» WHAT YOU WILL DO: Please copy each of the following items word for word, keeping every line unchanged.

Excerpts of spatial question data:
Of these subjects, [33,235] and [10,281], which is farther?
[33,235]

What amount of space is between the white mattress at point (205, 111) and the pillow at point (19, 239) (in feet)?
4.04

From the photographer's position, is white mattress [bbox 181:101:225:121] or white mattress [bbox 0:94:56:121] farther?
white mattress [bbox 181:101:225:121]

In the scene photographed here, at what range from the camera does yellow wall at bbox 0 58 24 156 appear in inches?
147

» EXERCISE RESPONSE:
Of these subjects, [33,235] and [10,281], which is farther?
[33,235]

What amount of space is between the white mattress at point (205, 111) and the pillow at point (19, 239) (in feet)?
4.04

From the photographer's position, is white mattress [bbox 181:101:225:121] or white mattress [bbox 0:94:56:121] farther?
white mattress [bbox 181:101:225:121]

In the scene photographed here, at what range from the camera does yellow wall at bbox 0 58 24 156 appear in inches?
147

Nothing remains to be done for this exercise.